Idosos com idade a partir de 60 anos poderão ficar isentos do pagamento do Imposto de renda incidente sobre os rendimentos provenientes de aposentadoria e pensão. É o que estabelece projeto do senador César Borges (PR-BA) que está na pauta da Comissão de Assuntos Econômicos (CAE) desta terça-feira (2), em decisão terminativa.

 

A isenção, limitada a rendimentos de até R$1.434,59, também se estende a benefícios referentes a transferência para a reserva remunerada ou reforma pagos pela previdência social.
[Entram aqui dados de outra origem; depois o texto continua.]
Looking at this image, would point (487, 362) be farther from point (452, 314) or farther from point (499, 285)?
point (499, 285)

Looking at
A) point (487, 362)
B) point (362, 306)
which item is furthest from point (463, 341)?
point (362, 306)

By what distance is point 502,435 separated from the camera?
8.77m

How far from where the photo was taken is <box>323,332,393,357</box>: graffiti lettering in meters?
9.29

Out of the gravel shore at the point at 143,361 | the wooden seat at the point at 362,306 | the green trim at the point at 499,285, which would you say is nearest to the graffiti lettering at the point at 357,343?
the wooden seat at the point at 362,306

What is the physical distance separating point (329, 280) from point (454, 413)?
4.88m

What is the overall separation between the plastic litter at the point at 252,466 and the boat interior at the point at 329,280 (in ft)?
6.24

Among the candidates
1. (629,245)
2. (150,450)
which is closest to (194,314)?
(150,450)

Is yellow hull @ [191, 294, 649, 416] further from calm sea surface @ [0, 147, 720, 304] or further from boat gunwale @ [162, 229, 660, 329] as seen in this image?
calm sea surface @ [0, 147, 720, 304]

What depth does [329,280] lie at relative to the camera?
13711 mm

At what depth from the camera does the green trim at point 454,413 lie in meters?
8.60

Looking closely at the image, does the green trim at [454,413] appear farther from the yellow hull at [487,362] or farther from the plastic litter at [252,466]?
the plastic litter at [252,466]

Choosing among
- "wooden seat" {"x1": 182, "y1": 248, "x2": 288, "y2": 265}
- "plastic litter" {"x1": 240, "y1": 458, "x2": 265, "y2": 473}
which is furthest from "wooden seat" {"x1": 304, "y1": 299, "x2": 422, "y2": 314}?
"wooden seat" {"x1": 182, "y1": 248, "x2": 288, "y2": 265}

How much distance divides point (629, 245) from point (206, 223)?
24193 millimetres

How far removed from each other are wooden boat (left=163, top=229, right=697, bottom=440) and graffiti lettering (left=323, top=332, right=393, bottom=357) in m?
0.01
Hoje, a isenção é concedida apenas aos aposentados com idade a partir de 65 anos.

 

Na justificativa da matéria, César Borges aponta que a isenção parcial hoje prevista na legislação do Imposto de renda dirige-se ao beneficiário de aposentadoria e pensão que tenha ultrapassado os 65 anos de idade e tem por objetivo auxiliá-lo nas necessidades da terceira idade.

 

O senador lembra que o Estatuto do Idoso (Lei nº 10.471 de 2003) elegeu como parâmetro a idade de 60 anos e que não tratou da isenção fiscal por que o tema exige lei específica e exclusiva, segundo determina a Constituição. César Borges argumenta que não faz sentido a existência de um parâmetro de idade para fins fiscais e outro para os demais fins.

 

Para o relator, senador Eduardo Azeredo (PSDB-MG), o projeto é meritório porque elimina dualidade injustificada na definição de idoso. "Após sua conversão em lei, também para fins fiscais, idosa será a pessoa com idade igual ou superior a 60 anos", ressalta Azeredo.

 

O relator é favorável à proposta, com uma emenda de redação alterando a ementa da matéria e outra atualizando o limite de isenção de R$ 1058, previsto no projeto original, para R$ 1.434,59, em conformidade com o que já foi aprovado em medida provisória transformada em lei.

 

O projeto altera a Lei nº 9.250 de 1995, que trata do Imposto de renda das Pessoas Físicas.